Coronavirus und Krebs

Vor allem für Krebspatient*innen stellt die aktuelle Situation eine schwere zusätzliche Belastung dar. Sie gehören fast alle zur „Risikogruppe für einen schweren Verlauf“ bei einer Infektion mit dem Coronavirus. Doch was bedeutet das konkret? Wie wirkt sich das Virus auf die Krebsbehandlung weiter aus? Und sollen sich Krebspatient*innen impfen lassen? Welcher Impfstoff ist der richtige? Angesichts der vielen verschiedenen Informationen sind Betroffene oft sehr verunsichert.

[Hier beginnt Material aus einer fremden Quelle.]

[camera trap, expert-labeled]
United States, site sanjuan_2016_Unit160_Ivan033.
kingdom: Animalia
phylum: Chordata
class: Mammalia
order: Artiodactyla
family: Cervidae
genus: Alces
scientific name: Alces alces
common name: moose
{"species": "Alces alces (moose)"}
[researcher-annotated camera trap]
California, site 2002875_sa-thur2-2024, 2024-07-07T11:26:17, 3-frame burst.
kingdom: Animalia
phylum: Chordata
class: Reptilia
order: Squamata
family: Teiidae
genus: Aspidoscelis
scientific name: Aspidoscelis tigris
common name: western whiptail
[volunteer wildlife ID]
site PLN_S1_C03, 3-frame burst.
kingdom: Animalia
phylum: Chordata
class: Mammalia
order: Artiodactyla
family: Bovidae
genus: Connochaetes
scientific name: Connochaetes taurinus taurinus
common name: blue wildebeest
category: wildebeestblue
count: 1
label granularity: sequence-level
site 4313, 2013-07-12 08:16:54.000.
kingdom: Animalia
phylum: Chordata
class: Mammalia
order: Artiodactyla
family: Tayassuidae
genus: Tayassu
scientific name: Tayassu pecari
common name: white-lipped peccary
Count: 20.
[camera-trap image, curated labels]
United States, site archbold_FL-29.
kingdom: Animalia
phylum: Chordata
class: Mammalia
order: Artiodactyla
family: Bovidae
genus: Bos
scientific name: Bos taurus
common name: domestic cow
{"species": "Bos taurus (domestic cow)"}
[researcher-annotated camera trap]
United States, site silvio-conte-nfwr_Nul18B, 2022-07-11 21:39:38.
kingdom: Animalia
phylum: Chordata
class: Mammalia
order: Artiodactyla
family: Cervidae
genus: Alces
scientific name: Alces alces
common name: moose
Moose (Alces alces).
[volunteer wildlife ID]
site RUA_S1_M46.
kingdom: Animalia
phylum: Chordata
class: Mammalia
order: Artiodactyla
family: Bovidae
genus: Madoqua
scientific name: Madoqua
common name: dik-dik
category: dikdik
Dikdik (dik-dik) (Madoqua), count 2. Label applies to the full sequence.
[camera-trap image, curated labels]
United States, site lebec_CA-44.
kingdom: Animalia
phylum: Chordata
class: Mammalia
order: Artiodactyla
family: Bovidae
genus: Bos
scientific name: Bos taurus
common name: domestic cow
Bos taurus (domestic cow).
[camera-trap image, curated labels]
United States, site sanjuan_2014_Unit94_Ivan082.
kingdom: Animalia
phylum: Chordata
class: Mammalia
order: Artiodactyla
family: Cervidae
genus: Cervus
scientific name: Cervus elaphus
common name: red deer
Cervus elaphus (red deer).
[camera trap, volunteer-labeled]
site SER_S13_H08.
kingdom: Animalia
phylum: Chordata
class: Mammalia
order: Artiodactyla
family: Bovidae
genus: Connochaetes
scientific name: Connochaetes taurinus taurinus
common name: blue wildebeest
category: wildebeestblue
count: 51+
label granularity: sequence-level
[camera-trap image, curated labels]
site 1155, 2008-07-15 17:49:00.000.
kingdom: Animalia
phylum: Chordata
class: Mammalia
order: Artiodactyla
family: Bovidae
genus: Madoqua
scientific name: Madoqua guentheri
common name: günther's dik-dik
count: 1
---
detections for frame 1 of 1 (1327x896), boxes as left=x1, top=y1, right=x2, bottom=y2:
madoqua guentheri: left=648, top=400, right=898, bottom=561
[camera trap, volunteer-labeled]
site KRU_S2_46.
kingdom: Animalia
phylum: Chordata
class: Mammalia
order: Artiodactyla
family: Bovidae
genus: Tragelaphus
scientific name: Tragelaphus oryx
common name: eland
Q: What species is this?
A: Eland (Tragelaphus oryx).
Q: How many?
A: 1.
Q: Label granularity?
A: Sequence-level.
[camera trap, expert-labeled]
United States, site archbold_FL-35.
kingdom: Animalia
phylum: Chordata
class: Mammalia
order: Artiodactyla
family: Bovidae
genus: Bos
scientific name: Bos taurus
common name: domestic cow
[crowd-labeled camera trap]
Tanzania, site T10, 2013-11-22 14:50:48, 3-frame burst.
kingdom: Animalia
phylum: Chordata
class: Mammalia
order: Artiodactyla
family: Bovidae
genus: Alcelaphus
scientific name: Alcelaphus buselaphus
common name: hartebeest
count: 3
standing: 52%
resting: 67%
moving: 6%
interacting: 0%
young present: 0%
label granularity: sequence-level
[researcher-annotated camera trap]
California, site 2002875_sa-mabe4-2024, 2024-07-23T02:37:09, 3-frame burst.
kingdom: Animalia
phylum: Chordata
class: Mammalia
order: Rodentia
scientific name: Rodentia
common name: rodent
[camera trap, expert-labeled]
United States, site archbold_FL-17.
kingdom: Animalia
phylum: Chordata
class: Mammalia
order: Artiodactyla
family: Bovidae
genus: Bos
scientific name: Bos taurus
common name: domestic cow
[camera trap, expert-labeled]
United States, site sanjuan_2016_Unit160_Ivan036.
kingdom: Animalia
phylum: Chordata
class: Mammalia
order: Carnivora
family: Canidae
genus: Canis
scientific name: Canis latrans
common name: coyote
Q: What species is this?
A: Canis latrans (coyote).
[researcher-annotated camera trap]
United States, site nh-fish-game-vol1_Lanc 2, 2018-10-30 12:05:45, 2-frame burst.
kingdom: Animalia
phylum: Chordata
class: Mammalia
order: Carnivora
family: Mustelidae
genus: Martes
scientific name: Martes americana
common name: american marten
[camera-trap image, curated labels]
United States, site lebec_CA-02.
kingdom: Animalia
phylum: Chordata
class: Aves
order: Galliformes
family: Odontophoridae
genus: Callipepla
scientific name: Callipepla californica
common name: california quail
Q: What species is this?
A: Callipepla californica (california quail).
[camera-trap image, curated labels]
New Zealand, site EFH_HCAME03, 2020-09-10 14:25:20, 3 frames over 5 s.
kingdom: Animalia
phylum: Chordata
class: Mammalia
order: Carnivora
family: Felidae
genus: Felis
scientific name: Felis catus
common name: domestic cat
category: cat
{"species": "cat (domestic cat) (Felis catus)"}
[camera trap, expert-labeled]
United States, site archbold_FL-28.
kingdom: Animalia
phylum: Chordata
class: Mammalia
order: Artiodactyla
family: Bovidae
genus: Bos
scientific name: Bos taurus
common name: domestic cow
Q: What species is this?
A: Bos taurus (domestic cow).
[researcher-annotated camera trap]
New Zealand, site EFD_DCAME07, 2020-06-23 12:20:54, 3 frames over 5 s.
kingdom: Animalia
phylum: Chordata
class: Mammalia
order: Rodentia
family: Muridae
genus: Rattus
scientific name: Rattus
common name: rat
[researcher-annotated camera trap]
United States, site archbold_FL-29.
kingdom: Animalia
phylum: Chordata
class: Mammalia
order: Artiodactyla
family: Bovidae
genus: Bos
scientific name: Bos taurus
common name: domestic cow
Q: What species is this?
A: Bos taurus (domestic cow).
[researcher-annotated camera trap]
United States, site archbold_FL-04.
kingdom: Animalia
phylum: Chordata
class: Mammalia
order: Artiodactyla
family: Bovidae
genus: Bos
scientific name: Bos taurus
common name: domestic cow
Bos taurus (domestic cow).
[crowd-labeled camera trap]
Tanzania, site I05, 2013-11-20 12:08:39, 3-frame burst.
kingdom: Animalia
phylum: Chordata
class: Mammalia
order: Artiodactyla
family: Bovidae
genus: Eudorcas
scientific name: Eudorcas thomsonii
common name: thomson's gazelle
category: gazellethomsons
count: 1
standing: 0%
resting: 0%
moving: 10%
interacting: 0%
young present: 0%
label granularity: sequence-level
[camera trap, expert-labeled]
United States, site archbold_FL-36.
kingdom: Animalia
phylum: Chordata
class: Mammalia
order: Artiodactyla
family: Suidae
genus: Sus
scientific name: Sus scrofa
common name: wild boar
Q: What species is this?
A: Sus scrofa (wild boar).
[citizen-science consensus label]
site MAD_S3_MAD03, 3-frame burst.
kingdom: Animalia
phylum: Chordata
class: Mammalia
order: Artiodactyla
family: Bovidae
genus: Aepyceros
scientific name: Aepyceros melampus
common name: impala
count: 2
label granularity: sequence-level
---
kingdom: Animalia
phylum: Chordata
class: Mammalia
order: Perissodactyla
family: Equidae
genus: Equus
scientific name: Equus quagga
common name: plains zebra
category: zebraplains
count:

Wir haben die wichtigsten Fragen, die uns im Klinikalltag von unseren Patient*innen immer wieder gestellt werden, für Sie zusammengetragen.

Risikogruppe, Testungen und Impfung

Fragen und Antworten für Krebspatient*innen und Angehörige

GEHÖREN ALLE KREBSPATIENT*INNEN ZUR RISIKOGRUPPE?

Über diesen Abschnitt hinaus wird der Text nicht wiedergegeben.